#### Dataset content ####
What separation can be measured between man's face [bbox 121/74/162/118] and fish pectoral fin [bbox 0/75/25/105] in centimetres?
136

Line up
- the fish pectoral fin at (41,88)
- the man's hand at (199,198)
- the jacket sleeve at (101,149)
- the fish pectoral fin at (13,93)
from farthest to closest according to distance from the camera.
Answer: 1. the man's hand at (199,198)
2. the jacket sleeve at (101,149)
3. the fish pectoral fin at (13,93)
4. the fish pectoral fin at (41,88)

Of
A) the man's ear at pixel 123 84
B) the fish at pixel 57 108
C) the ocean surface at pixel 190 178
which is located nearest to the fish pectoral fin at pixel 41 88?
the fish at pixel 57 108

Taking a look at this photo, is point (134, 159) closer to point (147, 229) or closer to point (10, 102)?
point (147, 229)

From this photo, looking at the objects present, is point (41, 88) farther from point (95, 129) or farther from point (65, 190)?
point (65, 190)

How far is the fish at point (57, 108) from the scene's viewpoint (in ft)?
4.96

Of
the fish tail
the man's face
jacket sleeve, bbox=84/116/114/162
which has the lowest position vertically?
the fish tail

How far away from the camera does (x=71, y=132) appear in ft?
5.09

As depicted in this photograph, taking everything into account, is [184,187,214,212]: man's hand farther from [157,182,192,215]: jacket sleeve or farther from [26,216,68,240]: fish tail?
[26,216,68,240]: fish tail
####
— Exercise instructions —
Write out every line of the material again, exactly as it reads.

— Exercise solution —
What separation can be measured between man's face [bbox 121/74/162/118] and fish pectoral fin [bbox 0/75/25/105] in centimetres?
136

Line up
- the fish pectoral fin at (41,88)
- the man's hand at (199,198)
- the jacket sleeve at (101,149)
- the fish pectoral fin at (13,93)
from farthest to closest according to distance from the camera.
Answer: 1. the man's hand at (199,198)
2. the jacket sleeve at (101,149)
3. the fish pectoral fin at (13,93)
4. the fish pectoral fin at (41,88)

Of
A) the man's ear at pixel 123 84
B) the fish at pixel 57 108
C) the ocean surface at pixel 190 178
which is located nearest to the fish pectoral fin at pixel 41 88?
the fish at pixel 57 108

Taking a look at this photo, is point (134, 159) closer to point (147, 229) or closer to point (10, 102)?
point (147, 229)

From this photo, looking at the objects present, is point (41, 88) farther from point (95, 129) or farther from point (65, 190)?
point (65, 190)

How far is the fish at point (57, 108) from the scene's viewpoint (in ft)?
4.96

Of
the fish tail
the man's face
jacket sleeve, bbox=84/116/114/162
which has the lowest position vertically?
the fish tail

How far away from the camera does (x=71, y=132) appear in ft?
5.09

As depicted in this photograph, taking everything into account, is [184,187,214,212]: man's hand farther from [157,182,192,215]: jacket sleeve or farther from [26,216,68,240]: fish tail?
[26,216,68,240]: fish tail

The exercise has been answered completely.